> **What you will do**: Return every line of the records below that contains the word "deer", treating uppercase and lowercase as different.

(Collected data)
------------------------------------------------------------

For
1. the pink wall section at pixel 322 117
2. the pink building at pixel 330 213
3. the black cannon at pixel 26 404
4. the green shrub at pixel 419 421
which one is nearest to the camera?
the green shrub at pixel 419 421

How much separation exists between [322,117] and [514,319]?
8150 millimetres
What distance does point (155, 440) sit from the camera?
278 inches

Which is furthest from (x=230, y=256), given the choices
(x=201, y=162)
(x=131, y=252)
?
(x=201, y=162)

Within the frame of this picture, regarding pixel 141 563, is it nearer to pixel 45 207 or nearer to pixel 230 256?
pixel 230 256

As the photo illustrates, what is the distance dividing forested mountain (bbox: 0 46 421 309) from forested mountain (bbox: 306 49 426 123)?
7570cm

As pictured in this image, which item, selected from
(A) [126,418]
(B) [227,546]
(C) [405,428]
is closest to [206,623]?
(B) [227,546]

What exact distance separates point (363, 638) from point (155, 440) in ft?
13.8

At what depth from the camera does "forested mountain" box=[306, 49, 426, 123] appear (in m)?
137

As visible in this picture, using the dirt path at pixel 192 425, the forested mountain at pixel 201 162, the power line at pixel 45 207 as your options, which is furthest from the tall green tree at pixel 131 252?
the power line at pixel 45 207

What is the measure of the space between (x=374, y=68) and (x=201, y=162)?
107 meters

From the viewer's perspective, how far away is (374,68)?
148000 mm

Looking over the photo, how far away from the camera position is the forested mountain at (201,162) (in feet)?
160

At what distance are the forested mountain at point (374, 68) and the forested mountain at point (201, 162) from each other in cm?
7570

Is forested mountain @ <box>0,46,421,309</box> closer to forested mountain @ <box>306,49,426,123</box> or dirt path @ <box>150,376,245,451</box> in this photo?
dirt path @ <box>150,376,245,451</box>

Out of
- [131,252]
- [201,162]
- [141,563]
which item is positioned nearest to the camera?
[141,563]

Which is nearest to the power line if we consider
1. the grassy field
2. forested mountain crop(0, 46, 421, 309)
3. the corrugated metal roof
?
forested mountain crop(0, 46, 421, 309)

------------------------------------------------------------

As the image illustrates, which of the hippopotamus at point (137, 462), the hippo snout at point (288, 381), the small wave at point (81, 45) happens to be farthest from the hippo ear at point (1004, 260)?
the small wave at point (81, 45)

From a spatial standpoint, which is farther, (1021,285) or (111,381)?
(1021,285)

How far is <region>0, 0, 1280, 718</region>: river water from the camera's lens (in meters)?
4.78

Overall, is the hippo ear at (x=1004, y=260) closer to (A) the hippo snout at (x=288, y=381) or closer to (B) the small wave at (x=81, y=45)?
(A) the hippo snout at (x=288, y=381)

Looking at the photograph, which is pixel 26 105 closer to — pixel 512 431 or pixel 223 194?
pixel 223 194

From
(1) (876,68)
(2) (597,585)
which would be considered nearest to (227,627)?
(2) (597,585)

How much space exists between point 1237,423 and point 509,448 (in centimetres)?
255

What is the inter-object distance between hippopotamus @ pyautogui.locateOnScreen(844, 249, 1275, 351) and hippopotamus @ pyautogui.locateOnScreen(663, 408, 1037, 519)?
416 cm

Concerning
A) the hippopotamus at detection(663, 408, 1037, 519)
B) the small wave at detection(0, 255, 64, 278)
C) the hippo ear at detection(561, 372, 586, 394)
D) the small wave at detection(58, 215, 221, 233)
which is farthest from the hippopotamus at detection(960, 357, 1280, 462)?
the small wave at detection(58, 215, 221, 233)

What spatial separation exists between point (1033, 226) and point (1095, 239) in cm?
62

------------------------------------------------------------

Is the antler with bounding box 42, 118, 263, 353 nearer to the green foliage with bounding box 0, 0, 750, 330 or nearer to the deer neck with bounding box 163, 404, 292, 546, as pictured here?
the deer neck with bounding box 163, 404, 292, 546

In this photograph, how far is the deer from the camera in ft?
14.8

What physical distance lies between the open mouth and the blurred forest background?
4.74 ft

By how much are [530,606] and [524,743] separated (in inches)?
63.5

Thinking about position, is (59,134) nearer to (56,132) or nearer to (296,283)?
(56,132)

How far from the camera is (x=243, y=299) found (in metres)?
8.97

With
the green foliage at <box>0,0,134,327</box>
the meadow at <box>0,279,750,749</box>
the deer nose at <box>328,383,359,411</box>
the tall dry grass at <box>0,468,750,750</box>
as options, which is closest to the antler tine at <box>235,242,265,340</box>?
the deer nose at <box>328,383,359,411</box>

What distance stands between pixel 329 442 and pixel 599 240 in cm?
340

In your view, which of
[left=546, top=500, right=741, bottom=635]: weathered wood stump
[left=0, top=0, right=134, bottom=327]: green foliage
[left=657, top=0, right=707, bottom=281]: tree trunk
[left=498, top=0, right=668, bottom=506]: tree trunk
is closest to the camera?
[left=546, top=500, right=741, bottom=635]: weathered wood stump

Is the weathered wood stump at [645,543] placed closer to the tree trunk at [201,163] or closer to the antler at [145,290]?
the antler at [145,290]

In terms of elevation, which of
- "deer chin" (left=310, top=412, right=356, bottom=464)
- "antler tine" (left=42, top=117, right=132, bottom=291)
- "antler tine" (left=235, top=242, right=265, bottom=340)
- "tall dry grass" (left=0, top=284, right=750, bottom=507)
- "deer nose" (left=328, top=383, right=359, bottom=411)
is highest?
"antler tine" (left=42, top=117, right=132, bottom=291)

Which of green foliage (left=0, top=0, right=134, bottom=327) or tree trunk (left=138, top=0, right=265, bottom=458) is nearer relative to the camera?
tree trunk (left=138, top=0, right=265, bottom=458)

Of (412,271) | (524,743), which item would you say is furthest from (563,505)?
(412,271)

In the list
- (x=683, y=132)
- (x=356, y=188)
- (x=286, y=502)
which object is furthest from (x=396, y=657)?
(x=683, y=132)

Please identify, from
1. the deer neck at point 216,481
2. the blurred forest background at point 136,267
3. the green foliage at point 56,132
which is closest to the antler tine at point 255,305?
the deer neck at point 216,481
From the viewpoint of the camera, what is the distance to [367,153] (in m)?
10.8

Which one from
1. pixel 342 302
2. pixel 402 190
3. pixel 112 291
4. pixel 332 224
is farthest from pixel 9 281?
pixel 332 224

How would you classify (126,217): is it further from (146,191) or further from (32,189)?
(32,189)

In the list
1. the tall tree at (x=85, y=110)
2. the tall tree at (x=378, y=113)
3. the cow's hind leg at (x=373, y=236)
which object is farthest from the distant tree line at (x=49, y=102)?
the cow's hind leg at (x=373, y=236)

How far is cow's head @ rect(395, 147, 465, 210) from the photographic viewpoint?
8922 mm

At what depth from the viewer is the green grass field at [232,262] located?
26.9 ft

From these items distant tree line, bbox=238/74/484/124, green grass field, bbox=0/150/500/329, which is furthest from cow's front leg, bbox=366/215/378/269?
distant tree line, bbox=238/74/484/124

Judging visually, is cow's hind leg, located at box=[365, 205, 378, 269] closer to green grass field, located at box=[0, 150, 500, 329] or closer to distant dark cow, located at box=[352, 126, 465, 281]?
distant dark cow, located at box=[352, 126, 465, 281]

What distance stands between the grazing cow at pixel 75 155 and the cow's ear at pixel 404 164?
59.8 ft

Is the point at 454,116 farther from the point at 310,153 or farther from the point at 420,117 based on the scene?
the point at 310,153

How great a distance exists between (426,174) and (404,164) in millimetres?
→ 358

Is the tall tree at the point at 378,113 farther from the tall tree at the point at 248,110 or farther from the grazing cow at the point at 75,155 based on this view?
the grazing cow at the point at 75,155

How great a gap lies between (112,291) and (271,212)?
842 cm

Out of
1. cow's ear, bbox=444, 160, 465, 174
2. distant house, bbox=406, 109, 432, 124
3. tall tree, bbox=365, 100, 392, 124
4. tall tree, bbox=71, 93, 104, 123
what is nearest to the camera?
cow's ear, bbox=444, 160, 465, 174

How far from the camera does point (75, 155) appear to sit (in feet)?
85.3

------------------------------------------------------------

> **Output below**:
Is the antler with bounding box 42, 118, 263, 353 nearer to the green foliage with bounding box 0, 0, 750, 330 or nearer to the deer neck with bounding box 163, 404, 292, 546, as pictured here?
the deer neck with bounding box 163, 404, 292, 546
In this photograph, how far is the deer from the camera in ft?
the deer nose at <box>328,383,359,411</box>
the deer nose at <box>328,383,359,411</box>
- "deer chin" (left=310, top=412, right=356, bottom=464)
- "deer nose" (left=328, top=383, right=359, bottom=411)
1. the deer neck at point 216,481
the deer neck at point 216,481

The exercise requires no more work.